VOC menuntut monopoli perdagangan di Makasar, tetapi tuntutan itu ditolaknya. Akibatnya muncul beberapa kali ketegangan antara kedua belah pihak. Serangkaian ketegangan itu antara lain:
1. VOC menduduki benteng Panakukang yang dirasa sebagai ancaman bagi Makasar.
2. Pasukan Karaeng Tallo menyita barang-barang muatan pada kapal De Walvis sementara tuntutan VOC untuk mengembalikannya ditolak oleh Makasar.
3. Makasar menyita barang dan membunuh awak kapal Leeuwin ketika terdampar di Pulau Don Duango.

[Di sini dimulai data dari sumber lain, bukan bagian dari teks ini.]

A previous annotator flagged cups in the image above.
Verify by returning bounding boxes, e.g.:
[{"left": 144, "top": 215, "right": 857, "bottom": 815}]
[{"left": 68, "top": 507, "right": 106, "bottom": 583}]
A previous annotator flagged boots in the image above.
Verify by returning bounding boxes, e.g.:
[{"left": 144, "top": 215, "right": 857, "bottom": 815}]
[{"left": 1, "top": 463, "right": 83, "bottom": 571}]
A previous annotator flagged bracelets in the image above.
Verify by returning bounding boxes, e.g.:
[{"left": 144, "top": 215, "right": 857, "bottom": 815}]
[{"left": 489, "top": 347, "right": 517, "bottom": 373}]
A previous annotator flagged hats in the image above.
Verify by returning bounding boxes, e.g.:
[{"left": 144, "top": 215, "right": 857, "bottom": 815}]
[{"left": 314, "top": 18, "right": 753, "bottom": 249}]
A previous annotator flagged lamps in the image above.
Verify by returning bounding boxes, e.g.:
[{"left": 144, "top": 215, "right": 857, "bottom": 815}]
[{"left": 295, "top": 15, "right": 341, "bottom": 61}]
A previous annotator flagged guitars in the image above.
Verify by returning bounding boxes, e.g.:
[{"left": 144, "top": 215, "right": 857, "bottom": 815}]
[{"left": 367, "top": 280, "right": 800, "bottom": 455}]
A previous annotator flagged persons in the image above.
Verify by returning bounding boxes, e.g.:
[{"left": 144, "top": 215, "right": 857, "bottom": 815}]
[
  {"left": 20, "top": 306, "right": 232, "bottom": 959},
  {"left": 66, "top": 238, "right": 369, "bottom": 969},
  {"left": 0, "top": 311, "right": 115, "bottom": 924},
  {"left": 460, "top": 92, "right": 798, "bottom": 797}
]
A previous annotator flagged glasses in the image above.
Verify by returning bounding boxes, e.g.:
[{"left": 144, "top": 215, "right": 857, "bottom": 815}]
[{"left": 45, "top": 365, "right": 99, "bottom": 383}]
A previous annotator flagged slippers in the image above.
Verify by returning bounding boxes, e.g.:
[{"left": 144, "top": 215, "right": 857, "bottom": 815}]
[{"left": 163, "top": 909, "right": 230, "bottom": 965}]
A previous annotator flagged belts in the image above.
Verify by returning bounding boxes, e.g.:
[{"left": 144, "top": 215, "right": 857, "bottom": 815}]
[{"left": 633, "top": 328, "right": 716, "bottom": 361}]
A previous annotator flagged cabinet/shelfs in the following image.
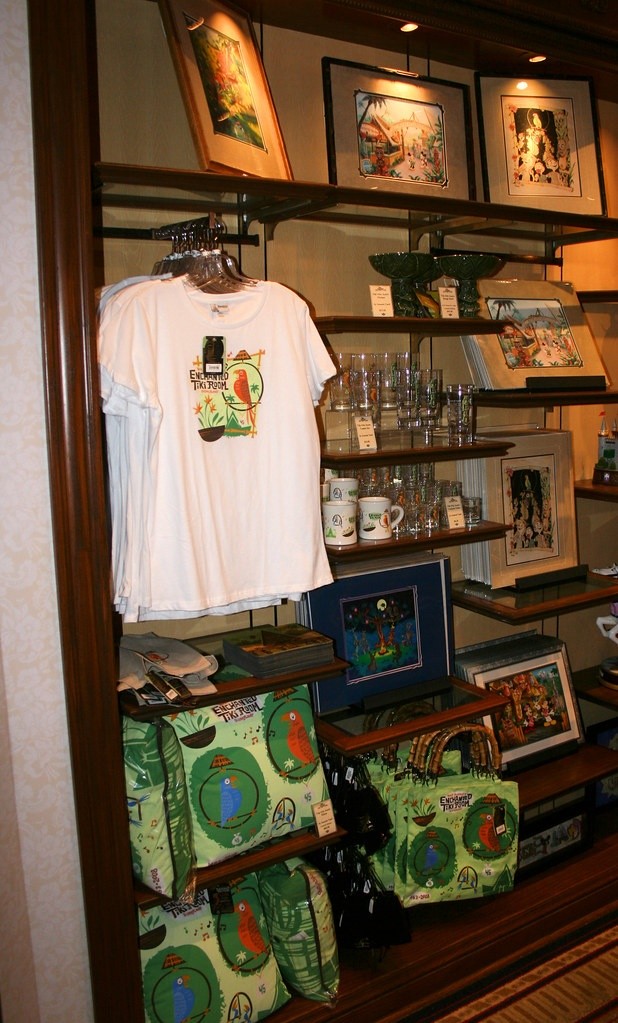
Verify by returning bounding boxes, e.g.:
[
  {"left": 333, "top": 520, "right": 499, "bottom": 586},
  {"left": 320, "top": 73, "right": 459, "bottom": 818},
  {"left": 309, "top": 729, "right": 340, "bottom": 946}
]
[{"left": 26, "top": 0, "right": 618, "bottom": 1023}]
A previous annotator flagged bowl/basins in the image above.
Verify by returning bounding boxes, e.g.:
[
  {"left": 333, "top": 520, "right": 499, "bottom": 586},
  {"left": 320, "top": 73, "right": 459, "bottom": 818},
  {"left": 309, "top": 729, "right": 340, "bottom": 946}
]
[{"left": 369, "top": 252, "right": 502, "bottom": 320}]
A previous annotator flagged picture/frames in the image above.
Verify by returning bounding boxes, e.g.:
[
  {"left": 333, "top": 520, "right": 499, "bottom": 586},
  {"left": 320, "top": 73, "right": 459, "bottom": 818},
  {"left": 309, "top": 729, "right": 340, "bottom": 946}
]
[
  {"left": 158, "top": 0, "right": 294, "bottom": 181},
  {"left": 321, "top": 56, "right": 477, "bottom": 201},
  {"left": 453, "top": 633, "right": 586, "bottom": 774},
  {"left": 474, "top": 72, "right": 608, "bottom": 217}
]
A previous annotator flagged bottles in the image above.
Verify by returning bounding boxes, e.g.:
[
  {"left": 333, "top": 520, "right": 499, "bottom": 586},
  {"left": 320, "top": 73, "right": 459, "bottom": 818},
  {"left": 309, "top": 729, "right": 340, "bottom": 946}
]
[{"left": 598, "top": 417, "right": 618, "bottom": 470}]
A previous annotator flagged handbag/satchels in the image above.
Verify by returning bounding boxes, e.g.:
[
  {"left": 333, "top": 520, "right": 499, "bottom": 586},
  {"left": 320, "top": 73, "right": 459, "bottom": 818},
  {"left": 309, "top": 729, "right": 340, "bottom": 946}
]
[{"left": 318, "top": 723, "right": 524, "bottom": 946}]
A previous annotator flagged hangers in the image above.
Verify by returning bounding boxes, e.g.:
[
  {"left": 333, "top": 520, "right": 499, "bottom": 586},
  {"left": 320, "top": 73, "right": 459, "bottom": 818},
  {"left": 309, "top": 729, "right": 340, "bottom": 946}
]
[{"left": 150, "top": 215, "right": 261, "bottom": 297}]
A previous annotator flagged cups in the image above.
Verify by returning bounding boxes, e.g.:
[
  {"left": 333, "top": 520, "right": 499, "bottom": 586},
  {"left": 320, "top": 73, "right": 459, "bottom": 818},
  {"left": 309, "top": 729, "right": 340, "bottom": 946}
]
[
  {"left": 320, "top": 467, "right": 482, "bottom": 545},
  {"left": 328, "top": 351, "right": 474, "bottom": 445}
]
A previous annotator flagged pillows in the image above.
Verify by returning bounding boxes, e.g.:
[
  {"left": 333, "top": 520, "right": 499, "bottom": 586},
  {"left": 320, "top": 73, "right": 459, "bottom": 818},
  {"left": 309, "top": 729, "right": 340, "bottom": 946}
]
[
  {"left": 259, "top": 857, "right": 341, "bottom": 1003},
  {"left": 121, "top": 715, "right": 192, "bottom": 900},
  {"left": 138, "top": 872, "right": 292, "bottom": 1023},
  {"left": 158, "top": 684, "right": 331, "bottom": 868}
]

Akhirnya, pada tahun 1660 pecah perang. Kerajaan Makasar dipimpin oleh Sultan Hasanudin yang dibantu oleh Karaeng Tallo, Karaeng Popo, dan Karaeng Karunrung. Karena sangat gigih menentang VOC, Sultan Hasanudin diberi gelar “ayam jantan dari timur”. Untuk mengatasi perlawanan Makasar, VOC dibawah pimpinan Cornelis Speelman melakukan politik adu domba, yaitu menghasut Aru Palaka (Raja Bone) untuk melawan Sultan Hasanudin.
Pada tahun 1667, VOC di bawah pimpinan Kapitan Yonker berhasil mengalahkan Makasar. Pada tanggal 18 november 1667, Sultan Hasanudin dipaksa menandatangani Perjanjian Bongaya, yang isinya:
1. Makasar mengakui monopoli dagang VOC.
2. Makasar melepaskan daerah-daerah jajahannya.
3. Makasar harus mengganti kerugian.
4. VOC mendirikan benteng Rotherdam di Makasar.
5. Makasar harus minta izin kepada VOC jika melakukan pelayaran perdagangan. Perjanjian Bongaya sangat merugikan Makasar, sehingga pelaut-pelaut Makasar yang tidak mau tunduk kepada VOC pergi merantau ke Jawa dan membantu gerakan melawan VOC di daerah lain, seperti Kraeng Galesong yang bergabung dengan Trunojoyo.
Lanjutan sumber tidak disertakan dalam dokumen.